Wednesday, December 30, 2015

Sub-National Groups in Post-Soviet States Ever More Important and Radicalized, Kyrgyz Scholars Say

Paul Goble

            Staunton, December 29 – In Soviet times, Russian and Western scholars routinely talked about the competition among supra-national identities like the Soviet people, ethnic national identities supported by the authorities, and sub-national identities like tribes and clans that were supposed to fade away.

            With the end of supra-national identities like the Soviet people and the rise of national identities, most attention shifted to the latter, with ever less being given to sub-national groupings except for clans in parts of the North Caucasus and Central Asia and regions there and elsewhere.

            But as two political scientists from Kyrgyzstan point out, sub-national groupings have in fact become stronger and even more radicalized given the ways in which the post-Soviet states have developed; and they thus constitute obstacles to the further development of these countries unless steps are taken to contain them.

In a paper presented to a Bishkek congress at the end of November that has now been published, Azizbek Dzhusunbekov and Aygul Ilebayeva of the Institute of Philosophy and Political-Legal Research of the Kyrgyzstan Academy of Sciences focus on the situation in their country but extrapolate their findings to the post-Soviet region (

Many expected sub-national groups to continue to decline in importance given the rise of national identities and the impact of globalization, but the trend has been in exactly the opposite direction, they say, both because of what has happened in these societies since 1991 and because of how the leaders of these countries have behaved.

“The marginalization of major cities, the sharp growth of the share of the Kygyz population … and the catastrophic fall of living standards have given rise to affiliated mechanisms of the re-animation of traditional society and the archaic development of social ties and made possible the renaissance of sub-ethnoses and sub-ethnic relations in the form of clannic and ethno-regional identities, values and traditions.”

Over the last two decades, “the activation of ethnicity has been realized not only in the inter-relationships among various ethnoses but also among various structural parts of ethnic formations, the sub-ethnoses. Clear manifestations of the radicalization of intra-ethnic interrelations were the sub-ethnic conflicts in Tajikistan in the 1990s and in Ukraine now.”

The consolidation of the Kyrgyz ethno-nation was not complete “at the start of the transition from the administrative-command system to a democratic society with a market economy” and that allowed for “the rapid enlivening of intra-ethnic structures in the form of family and clannic formations and ethno-regional communities.”

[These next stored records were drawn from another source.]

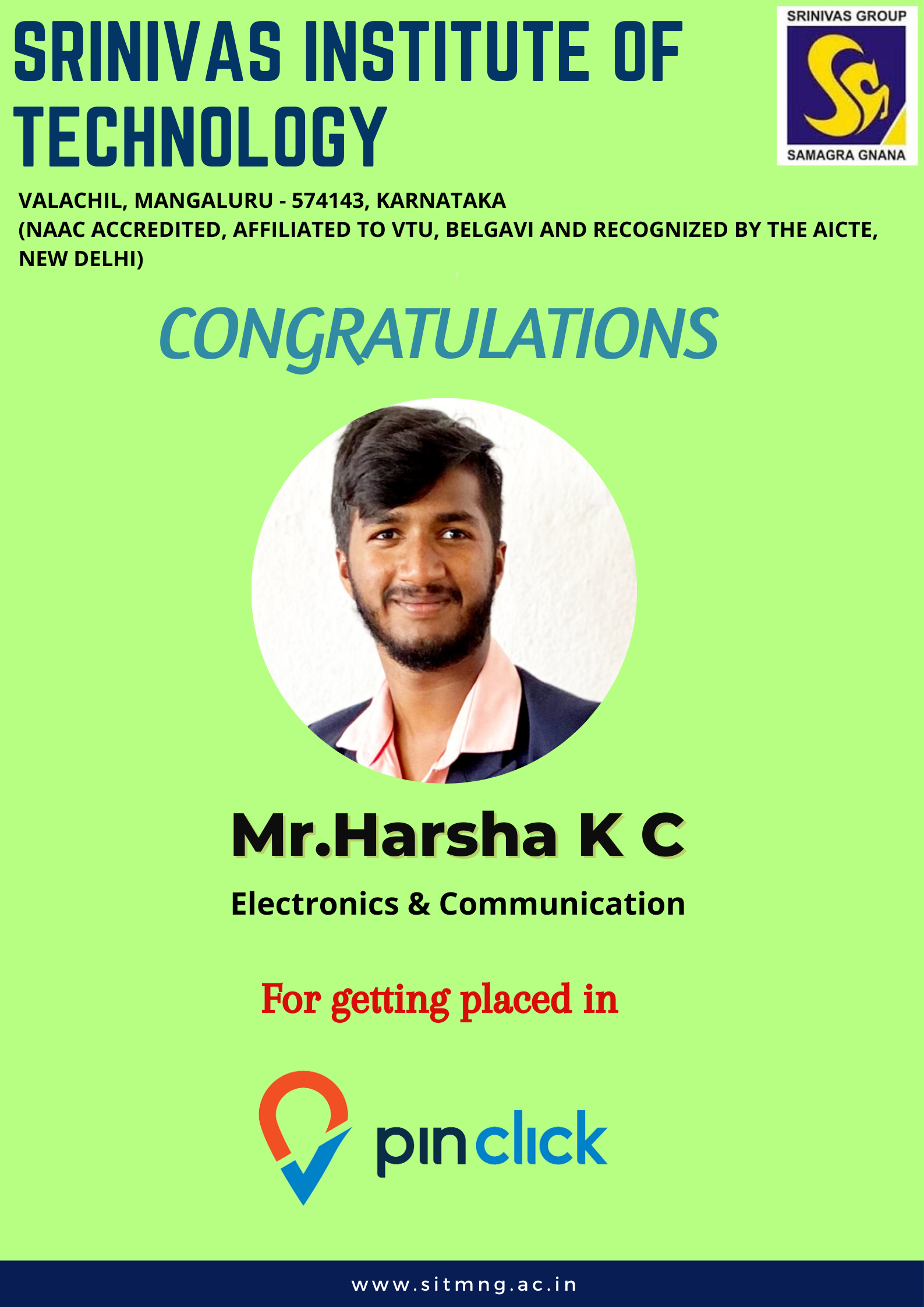 SRINIVAS INSTITUTE OF TECHNOLOGY

SRINIVAS GROUP
SAMAGRA GNANA

VALACHIL, MANGALURU - 574143, KARNATAKA
(NAAC ACCREDITED, AFFILIATED TO VTU, BELGAVI AND RECOGNIZED BY THE AICTE, NEW DELHI)

CONGRATULATIONS

Mr.Harsha K C

Electronics & Communication

For getting placed in

pinclick

www.sitmng.ac.in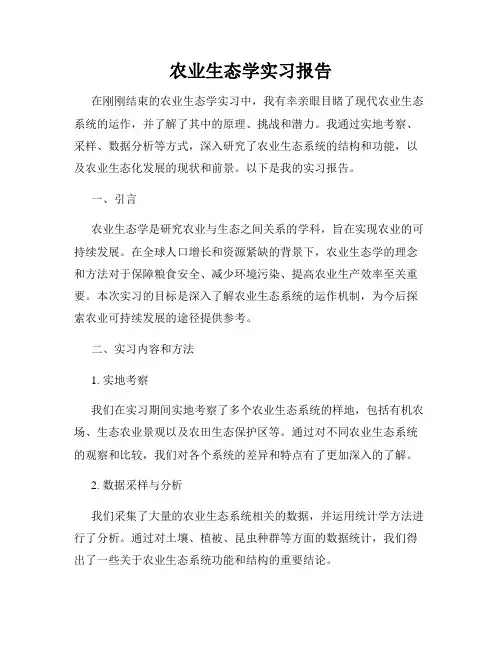 农业生态学实习报告

在刚刚结束的农业生态学实习中，我有幸亲眼目睹了现代农业生态系统的运作，并了解了其中的原理、挑战和潜力。我通过实地考察、采样、数据分析等方式，深入研究了农业生态系统的结构和功能，以及农业生态化发展的现状和前景。以下是我的实习报告。

一、引言

农业生态学是研究农业与生态之间关系的学科，旨在实现农业的可持续发展。在全球人口增长和资源紧缺的背景下，农业生态学的理念和方法对于保障粮食安全、减少环境污染、提高农业生产效率至关重要。本次实习的目标是深入了解农业生态系统的运作机制，为今后探索农业可持续发展的途径提供参考。

二、实习内容和方法

1. 实地考察

我们在实习期间实地考察了多个农业生态系统的样地，包括有机农场、生态农业景观以及农田生态保护区等。通过对不同农业生态系统的观察和比较，我们对各个系统的差异和特点有了更加深入的了解。

2. 数据采样与分析

我们采集了大量的农业生态系统相关的数据，并运用统计学方法进行了分析。通过对土壤、植被、昆虫种群等方面的数据统计，我们得出了一些关于农业生态系统功能和结构的重要结论。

In Kyrgyzstan, they write, “the radicalization of sub-ethnic relations led to major sub-ethnic conflicts in March 2005 and April 2010.” They threatened the territorial integrity of the state, but they must become the basis for a new set of power-sharing arrangements if the country is to develop.

There are various ways to classify the sub-ethnic groups, some by residence, others by territory or culture, and still others by the way in which they have evolved with the shifting ethnic balance in the country and among elites which makes the Kyrgyz-Russian divide less important and divisions with the Kyrgyz nation more significant.

The growth in the importance of sub-ethnic relations has reached such a point, the two scholars say, that across the post-Soviet world, “subethnic groups can influence the formation of mechanisms of state administration” given that leaders often choose people they know without regard to expertise or a balance among such groups, thus giving rise to conflicts.

In some, this takes the form of regionalism; in others, clans and tribes, and among peoples who were formerly nomadic or semi-nomadic in Central Asia, the North Caucasus, the Middle Volga and Southern Siberia, it assumes the form of tribalism or family clan-based sub-ethnic communities.

On the basis of their research on Kyrgyzstan, the two scholars suggest seven reasons why the sub-ethnic formations have become more important: regional inequality, competition for resources, clans as the basis of choosing elites, backwardness in some regions, destruction of pre-existing arrangements, absence of leaders who understand the threat, low level of willingness to compromise with one another, and the lack or weakness of a national ideology.

At present, they continue, “stability in Kyrgyz society depends not only on inter-ethnic but also sub-ethnic relations and on cooperation of ethno-territorial elites who are the defenders and promoters of the interests of the subethnos groups and enjoy a certain authority in them.”  And to that end, they suggest three steps Bishkek should take.

First, they say, there must be formed an ethno-political elite which expresses pan-Kiyrgyz interests and no simply the views of one sub-ethnic or family clan group.  Second, all sub-ethnic groups must have “real” representation in government structures. And third, there needs to be a presidential council in which their leaders are represented.